INSTRUCTIONS TO FOLLOW >> Rewrite the entries below, changing "paved sidewalk" to "paved walkway" everywhere and leaving all else the same.

LISTED ENTRIES >>
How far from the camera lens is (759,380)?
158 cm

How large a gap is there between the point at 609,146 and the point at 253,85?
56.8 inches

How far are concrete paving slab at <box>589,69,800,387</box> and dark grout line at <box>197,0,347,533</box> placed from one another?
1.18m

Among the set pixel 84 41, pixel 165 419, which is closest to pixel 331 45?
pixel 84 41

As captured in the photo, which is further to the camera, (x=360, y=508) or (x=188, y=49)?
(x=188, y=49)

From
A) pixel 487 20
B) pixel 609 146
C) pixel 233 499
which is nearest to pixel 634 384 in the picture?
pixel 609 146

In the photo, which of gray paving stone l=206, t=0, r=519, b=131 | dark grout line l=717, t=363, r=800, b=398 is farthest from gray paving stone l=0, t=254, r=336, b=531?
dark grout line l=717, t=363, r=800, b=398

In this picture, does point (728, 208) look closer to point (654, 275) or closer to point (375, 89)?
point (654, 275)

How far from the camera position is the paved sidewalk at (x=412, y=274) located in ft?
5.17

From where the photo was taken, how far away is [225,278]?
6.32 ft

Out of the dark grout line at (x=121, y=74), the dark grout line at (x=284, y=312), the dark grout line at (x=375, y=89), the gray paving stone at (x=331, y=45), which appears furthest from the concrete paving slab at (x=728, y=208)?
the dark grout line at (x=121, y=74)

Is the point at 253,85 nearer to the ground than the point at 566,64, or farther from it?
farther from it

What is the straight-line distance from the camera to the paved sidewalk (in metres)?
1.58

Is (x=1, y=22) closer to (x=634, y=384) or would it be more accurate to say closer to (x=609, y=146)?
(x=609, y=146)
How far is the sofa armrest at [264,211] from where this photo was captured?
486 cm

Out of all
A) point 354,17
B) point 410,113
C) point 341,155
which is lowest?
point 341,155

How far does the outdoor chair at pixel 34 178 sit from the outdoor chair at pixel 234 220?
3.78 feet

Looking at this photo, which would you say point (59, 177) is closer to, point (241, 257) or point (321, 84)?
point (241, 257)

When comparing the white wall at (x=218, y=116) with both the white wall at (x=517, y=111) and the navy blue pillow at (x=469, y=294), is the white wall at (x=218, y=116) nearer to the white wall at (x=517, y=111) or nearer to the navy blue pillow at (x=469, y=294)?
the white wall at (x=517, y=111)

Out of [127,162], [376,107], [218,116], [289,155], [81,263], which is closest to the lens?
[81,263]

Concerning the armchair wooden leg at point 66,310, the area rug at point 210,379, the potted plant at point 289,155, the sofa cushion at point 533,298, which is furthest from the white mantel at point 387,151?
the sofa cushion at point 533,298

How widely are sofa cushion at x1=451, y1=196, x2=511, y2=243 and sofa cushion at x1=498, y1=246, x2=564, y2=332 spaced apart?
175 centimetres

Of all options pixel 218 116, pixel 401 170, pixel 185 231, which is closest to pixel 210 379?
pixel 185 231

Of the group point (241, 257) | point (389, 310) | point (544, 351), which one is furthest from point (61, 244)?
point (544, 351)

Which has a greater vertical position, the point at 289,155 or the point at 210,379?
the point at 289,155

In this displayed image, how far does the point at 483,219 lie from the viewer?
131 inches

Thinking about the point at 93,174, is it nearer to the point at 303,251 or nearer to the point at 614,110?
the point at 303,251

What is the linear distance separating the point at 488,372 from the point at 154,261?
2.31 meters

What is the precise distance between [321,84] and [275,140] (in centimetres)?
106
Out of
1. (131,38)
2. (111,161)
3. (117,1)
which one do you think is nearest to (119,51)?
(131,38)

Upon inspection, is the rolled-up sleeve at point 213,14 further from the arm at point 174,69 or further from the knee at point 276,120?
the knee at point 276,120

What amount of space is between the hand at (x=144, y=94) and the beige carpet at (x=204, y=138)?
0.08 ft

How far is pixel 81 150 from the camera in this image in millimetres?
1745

RESULT >>
How far from the camera lens is (759,380)?
158 cm

How large a gap is there between the point at 609,146 and the point at 253,85?
56.8 inches

How far are concrete paving slab at <box>589,69,800,387</box> and dark grout line at <box>197,0,347,533</box> placed from one another?
1.18m

Among the set pixel 84 41, pixel 165 419, which is closest to pixel 331 45?
pixel 84 41

As captured in the photo, which is further to the camera, (x=360, y=508) or (x=188, y=49)?
(x=188, y=49)

From
A) pixel 487 20
B) pixel 609 146
C) pixel 233 499
which is nearest to pixel 634 384 in the picture?
pixel 609 146

In the photo, which of gray paving stone l=206, t=0, r=519, b=131 | dark grout line l=717, t=363, r=800, b=398 is farthest from gray paving stone l=0, t=254, r=336, b=531?
dark grout line l=717, t=363, r=800, b=398

In this picture, does point (728, 208) look closer to point (654, 275) or closer to point (375, 89)?
point (654, 275)

How far from the camera position is the paved walkway at (x=412, y=274) located in ft?
5.17

From where the photo was taken, how far away is [225,278]?
6.32 ft

Out of the dark grout line at (x=121, y=74), the dark grout line at (x=284, y=312), the dark grout line at (x=375, y=89), the gray paving stone at (x=331, y=45), which appears furthest from the concrete paving slab at (x=728, y=208)?
the dark grout line at (x=121, y=74)

Is the point at 253,85 nearer to the ground than the point at 566,64, or farther from it?
farther from it

What is the straight-line distance from the camera to the paved walkway (in metres)?
1.58

Is (x=1, y=22) closer to (x=634, y=384) or would it be more accurate to say closer to (x=609, y=146)?
(x=609, y=146)
How far is the sofa armrest at [264,211] from where this photo was captured?
486 cm

Out of all
A) point 354,17
B) point 410,113
C) point 341,155
which is lowest?
point 341,155

How far does the outdoor chair at pixel 34 178 sit from the outdoor chair at pixel 234 220?
3.78 feet

Looking at this photo, which would you say point (59, 177) is closer to, point (241, 257) or point (321, 84)?
point (241, 257)

When comparing the white wall at (x=218, y=116) with both the white wall at (x=517, y=111) and the navy blue pillow at (x=469, y=294), is the white wall at (x=218, y=116) nearer to the white wall at (x=517, y=111) or nearer to the navy blue pillow at (x=469, y=294)?
the white wall at (x=517, y=111)

Out of [127,162], [376,107], [218,116], [289,155], [81,263], which is closest to the lens?
[81,263]

Concerning the armchair wooden leg at point 66,310, the area rug at point 210,379, the potted plant at point 289,155, the sofa cushion at point 533,298, which is furthest from the white mantel at point 387,151?
the sofa cushion at point 533,298

How widely are sofa cushion at x1=451, y1=196, x2=511, y2=243 and sofa cushion at x1=498, y1=246, x2=564, y2=332 spaced apart?
175 centimetres

Of all options pixel 218 116, pixel 401 170, pixel 185 231, which is closest to pixel 210 379?
pixel 185 231

Of the group point (241, 257) | point (389, 310) | point (544, 351), which one is furthest from point (61, 244)?
point (544, 351)

Which has a greater vertical position, the point at 289,155 or the point at 210,379?
the point at 289,155

In this displayed image, how far does the point at 483,219 lie from the viewer?
131 inches

Thinking about the point at 93,174, is it nearer to the point at 303,251 or nearer to the point at 614,110?
the point at 303,251

What is the linear distance separating the point at 488,372 from the point at 154,261?
2.31 meters

What is the precise distance between [321,84] and [275,140] (in centimetres)?
106
Out of
1. (131,38)
2. (111,161)
3. (117,1)
which one do you think is nearest to (119,51)?
(131,38)

Upon inspection, is the rolled-up sleeve at point 213,14 further from the arm at point 174,69 or further from the knee at point 276,120?
the knee at point 276,120

What amount of space is between the hand at (x=144, y=94) and the beige carpet at (x=204, y=138)?
0.08 ft

How far is pixel 81 150 from the camera in this image in millimetres?
1745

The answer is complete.